**WHAT THE EXERCISE ASKS:** Transcribe the lines of the items below, starting with the line containing "What is the depth" and continuing through the line containing "30.1 metres".

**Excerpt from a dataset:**
* * * * * * * * *
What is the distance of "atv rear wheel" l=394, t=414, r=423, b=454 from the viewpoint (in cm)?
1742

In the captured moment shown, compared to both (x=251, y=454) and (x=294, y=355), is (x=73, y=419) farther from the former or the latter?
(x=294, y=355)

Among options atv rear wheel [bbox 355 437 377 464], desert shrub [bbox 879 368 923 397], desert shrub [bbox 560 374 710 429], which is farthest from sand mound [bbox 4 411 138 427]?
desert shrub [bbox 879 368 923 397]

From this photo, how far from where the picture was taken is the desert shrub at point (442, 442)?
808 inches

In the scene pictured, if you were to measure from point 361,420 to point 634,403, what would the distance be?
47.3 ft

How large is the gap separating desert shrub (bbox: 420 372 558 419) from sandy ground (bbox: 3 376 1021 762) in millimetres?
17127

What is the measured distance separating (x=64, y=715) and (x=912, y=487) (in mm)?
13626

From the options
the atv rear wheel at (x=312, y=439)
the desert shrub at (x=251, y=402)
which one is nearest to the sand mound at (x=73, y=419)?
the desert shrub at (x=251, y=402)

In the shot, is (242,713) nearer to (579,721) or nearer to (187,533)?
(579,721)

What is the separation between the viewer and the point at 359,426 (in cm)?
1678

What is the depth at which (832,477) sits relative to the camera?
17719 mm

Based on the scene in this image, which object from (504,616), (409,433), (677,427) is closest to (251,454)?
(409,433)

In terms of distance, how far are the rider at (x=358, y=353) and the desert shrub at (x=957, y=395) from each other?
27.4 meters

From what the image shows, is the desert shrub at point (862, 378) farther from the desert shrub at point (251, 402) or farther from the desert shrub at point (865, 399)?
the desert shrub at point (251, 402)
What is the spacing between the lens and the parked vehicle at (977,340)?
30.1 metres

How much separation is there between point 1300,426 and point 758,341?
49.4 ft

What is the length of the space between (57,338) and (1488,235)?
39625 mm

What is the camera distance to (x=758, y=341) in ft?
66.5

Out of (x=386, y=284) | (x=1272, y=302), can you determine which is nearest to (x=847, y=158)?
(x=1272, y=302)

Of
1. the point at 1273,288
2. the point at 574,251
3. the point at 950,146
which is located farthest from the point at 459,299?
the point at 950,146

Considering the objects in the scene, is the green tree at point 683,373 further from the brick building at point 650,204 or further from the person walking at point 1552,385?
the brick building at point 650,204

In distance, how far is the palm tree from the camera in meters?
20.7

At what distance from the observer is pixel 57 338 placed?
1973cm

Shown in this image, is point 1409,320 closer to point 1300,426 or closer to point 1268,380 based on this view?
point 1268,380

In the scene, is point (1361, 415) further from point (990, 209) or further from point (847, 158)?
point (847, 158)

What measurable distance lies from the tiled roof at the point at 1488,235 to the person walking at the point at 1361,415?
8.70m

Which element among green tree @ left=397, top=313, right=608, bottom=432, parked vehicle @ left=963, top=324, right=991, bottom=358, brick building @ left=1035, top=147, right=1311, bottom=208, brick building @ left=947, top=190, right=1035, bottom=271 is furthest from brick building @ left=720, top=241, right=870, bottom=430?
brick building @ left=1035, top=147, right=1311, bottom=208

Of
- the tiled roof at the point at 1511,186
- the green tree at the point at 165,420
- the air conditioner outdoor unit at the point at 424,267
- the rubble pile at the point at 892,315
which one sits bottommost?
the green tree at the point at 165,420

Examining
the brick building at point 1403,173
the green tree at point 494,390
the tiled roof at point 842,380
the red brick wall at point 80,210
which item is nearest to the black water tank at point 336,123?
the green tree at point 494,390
* * * * * * * * *
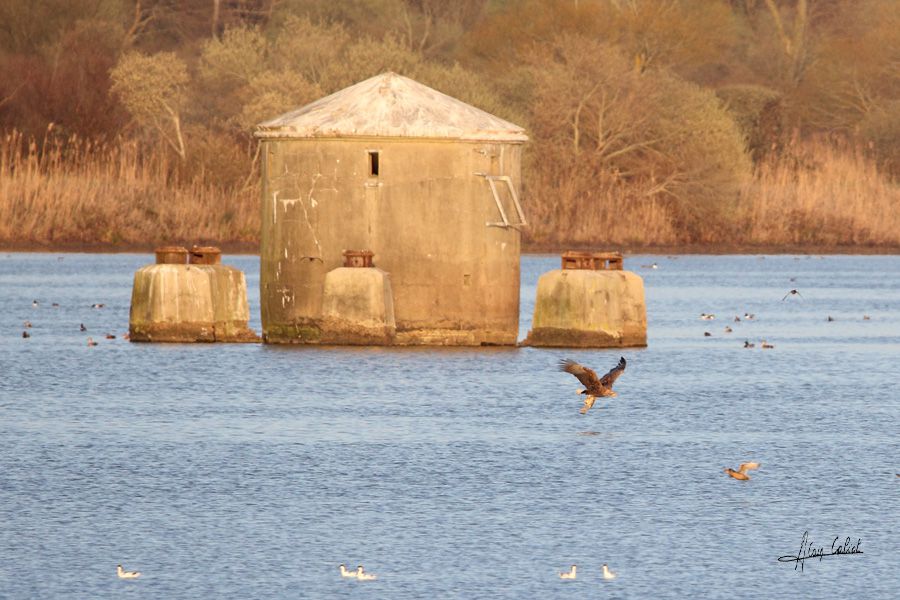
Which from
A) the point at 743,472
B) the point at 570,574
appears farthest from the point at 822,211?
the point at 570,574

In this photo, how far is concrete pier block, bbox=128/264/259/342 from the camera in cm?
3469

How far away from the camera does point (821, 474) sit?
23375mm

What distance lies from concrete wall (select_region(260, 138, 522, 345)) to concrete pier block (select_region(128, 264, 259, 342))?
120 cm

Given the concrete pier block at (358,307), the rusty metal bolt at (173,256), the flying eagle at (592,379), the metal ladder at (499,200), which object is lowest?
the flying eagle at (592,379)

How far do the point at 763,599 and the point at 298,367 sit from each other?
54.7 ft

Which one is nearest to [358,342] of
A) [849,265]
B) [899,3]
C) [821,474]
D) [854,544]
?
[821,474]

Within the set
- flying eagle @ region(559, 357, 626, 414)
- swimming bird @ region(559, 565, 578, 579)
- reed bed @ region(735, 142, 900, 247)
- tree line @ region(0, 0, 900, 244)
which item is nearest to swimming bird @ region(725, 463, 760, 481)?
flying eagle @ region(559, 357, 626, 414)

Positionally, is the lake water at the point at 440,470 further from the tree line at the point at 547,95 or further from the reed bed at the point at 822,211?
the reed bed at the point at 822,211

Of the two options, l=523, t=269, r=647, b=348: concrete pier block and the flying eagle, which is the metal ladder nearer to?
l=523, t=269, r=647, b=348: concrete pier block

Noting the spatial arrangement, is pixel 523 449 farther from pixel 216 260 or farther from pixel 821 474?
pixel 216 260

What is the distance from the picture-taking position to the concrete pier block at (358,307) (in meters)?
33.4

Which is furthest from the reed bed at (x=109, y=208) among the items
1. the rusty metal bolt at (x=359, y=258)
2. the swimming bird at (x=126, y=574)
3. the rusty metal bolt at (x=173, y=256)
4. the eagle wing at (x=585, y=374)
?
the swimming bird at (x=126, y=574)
* * * * * * * * *
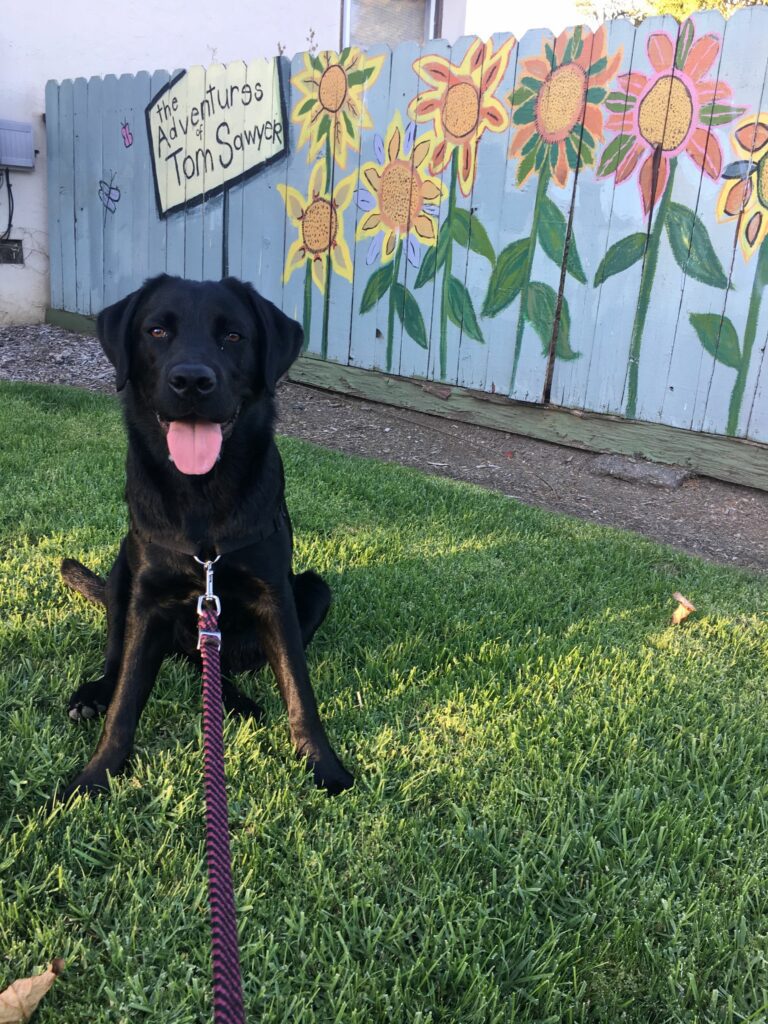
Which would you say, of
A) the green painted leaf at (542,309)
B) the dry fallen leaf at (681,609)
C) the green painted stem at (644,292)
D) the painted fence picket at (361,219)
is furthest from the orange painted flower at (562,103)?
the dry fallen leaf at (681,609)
* * * * * * * * *
**RESPONSE TO THIS TASK:**
What is the depth at which (832,477) sits relative to the camera?
17719 mm

Based on the scene in this image, which object from (504,616), (409,433), (677,427) is closest to (251,454)?
(409,433)

In terms of distance, how far are the rider at (x=358, y=353) and the desert shrub at (x=957, y=395) from each other?
27.4 meters

From what the image shows, is the desert shrub at point (862, 378) farther from the desert shrub at point (251, 402) or farther from the desert shrub at point (865, 399)?
the desert shrub at point (251, 402)
What is the spacing between the lens and the parked vehicle at (977,340)?
30.1 metres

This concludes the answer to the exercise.